As they waited, Ivy studied him openly now. The way he wrapped his fingers around his mug, scarred knuckles thick and steady. The ink that disappeared beneath worn leather at his wrists. He looked out of place in the diner, all sharp edges, and yet he belonged here completely.

“Thank you,” she said quietly.

He looked up, brow creasing. “For what?”

“For making me take a break,” she admitted. “I needed it.”

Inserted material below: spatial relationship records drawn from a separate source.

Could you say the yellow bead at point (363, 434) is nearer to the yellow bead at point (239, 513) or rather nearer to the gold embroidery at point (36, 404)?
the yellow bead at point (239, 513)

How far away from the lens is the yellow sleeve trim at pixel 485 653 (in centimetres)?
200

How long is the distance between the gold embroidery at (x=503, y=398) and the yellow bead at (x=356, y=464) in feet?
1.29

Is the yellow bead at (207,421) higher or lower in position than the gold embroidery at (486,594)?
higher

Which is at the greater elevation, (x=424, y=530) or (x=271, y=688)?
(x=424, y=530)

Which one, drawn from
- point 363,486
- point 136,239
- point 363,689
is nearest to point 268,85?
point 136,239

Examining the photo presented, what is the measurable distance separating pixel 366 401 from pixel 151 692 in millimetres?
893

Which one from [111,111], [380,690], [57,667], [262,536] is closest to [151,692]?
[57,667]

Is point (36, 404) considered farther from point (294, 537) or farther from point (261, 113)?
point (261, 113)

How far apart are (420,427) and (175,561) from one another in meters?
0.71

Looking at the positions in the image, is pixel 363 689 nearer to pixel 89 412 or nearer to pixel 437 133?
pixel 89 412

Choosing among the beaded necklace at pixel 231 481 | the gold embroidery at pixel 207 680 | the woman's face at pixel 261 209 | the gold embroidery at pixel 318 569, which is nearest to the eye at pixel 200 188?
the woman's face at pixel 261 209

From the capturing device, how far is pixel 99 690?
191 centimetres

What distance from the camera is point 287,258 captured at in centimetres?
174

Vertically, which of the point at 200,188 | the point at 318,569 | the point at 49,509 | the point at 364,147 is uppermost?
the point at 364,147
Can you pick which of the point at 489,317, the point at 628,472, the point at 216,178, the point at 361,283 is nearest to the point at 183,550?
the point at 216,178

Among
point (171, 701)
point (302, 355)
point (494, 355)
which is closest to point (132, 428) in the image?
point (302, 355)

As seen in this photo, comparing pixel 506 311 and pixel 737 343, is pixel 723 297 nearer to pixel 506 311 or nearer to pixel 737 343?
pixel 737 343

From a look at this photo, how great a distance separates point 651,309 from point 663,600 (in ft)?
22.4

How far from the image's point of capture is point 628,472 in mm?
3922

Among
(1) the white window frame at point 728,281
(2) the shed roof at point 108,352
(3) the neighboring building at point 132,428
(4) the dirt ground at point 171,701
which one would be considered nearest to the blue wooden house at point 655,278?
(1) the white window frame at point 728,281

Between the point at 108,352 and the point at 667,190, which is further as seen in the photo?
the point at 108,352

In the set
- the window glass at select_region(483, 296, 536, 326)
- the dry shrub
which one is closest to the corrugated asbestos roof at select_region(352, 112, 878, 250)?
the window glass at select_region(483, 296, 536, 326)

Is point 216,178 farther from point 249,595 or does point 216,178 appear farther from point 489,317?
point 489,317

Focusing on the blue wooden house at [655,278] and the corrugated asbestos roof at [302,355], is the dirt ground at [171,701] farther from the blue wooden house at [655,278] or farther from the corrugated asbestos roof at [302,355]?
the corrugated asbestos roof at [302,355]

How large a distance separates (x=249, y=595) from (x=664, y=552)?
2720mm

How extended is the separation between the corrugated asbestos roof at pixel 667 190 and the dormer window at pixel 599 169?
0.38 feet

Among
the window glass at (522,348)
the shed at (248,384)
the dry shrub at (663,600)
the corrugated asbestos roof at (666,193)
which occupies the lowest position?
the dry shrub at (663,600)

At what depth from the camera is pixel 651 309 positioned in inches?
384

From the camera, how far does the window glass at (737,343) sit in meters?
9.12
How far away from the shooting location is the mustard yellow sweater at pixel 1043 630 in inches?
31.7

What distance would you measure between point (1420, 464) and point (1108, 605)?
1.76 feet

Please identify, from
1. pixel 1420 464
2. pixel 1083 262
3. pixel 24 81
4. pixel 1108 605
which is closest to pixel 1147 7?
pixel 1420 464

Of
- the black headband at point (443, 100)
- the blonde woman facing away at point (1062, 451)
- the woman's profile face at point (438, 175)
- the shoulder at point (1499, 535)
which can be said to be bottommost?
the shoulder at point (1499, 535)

He huffed, but there was no heat in it. “Don’t get used to it.”

She smiled anyway.

When the food arrived, her stomach reminded her just how long it had been since she’d eaten. The first bite nearly made her groan. Havoc watched her with an unreadable expression, one corner of his mouth twitching.

“Good?” he asked.

“Embarrassingly,” she said around a mouthful.

That earned her a smirk. They ate in comfortable silence for a while. The tension between them didn’t disappear, but it shifted. Settled into something warmer, something that hummed low and steady beneath the surface.

Outside, the sun dipped lower, casting long shadows across the parking lot. Ivy glanced at him over her coffee, heart giving a quiet, traitorous thud. She didn’t know what this was or where it was going—hell, if it was going anywhere at all.

However, she did know this. Little by little, Havoc was letting her see him, even if he wasn’t fully aware of it yet. That felt dangerous in all the right ways, but Ivy had never been one to back away from a challenge.